▶ [DESCRIPTION OF THE TASK] Put the lines below into a numbered list, skipping any blank lines and leaving out the pictures.

▶ [INFORMATION SUPPLIED]
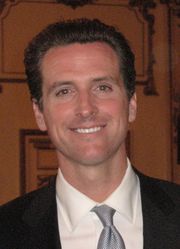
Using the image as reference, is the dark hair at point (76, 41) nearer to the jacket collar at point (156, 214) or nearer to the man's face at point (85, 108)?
the man's face at point (85, 108)

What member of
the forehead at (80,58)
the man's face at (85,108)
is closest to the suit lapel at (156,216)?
the man's face at (85,108)

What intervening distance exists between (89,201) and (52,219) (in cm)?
12

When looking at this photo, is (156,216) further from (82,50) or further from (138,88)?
(138,88)

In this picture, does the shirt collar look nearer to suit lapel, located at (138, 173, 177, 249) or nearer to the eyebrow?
suit lapel, located at (138, 173, 177, 249)

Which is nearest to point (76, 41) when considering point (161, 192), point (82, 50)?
point (82, 50)

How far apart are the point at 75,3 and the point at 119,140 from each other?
2573 mm

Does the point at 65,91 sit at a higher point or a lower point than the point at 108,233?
higher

▶ [RESPONSE TO THIS EXERCISE]
1. Using the image as reference, is the dark hair at point (76, 41) nearer to the jacket collar at point (156, 214) or nearer to the man's face at point (85, 108)?
2. the man's face at point (85, 108)
3. What member of
4. the forehead at (80,58)
5. the man's face at (85,108)
6. is closest to the suit lapel at (156,216)?
7. the man's face at (85,108)
8. What intervening distance exists between (89,201) and (52,219) (in cm)?
9. 12
10. When looking at this photo, is (156,216) further from (82,50) or further from (138,88)?
11. (138,88)
12. In this picture, does the shirt collar look nearer to suit lapel, located at (138, 173, 177, 249) or nearer to the eyebrow?
13. suit lapel, located at (138, 173, 177, 249)
14. Which is nearest to point (76, 41) when considering point (161, 192), point (82, 50)?
15. point (82, 50)
16. How far apart are the point at 75,3 and the point at 119,140 from each other?
17. 2573 mm
18. Does the point at 65,91 sit at a higher point or a lower point than the point at 108,233?
19. higher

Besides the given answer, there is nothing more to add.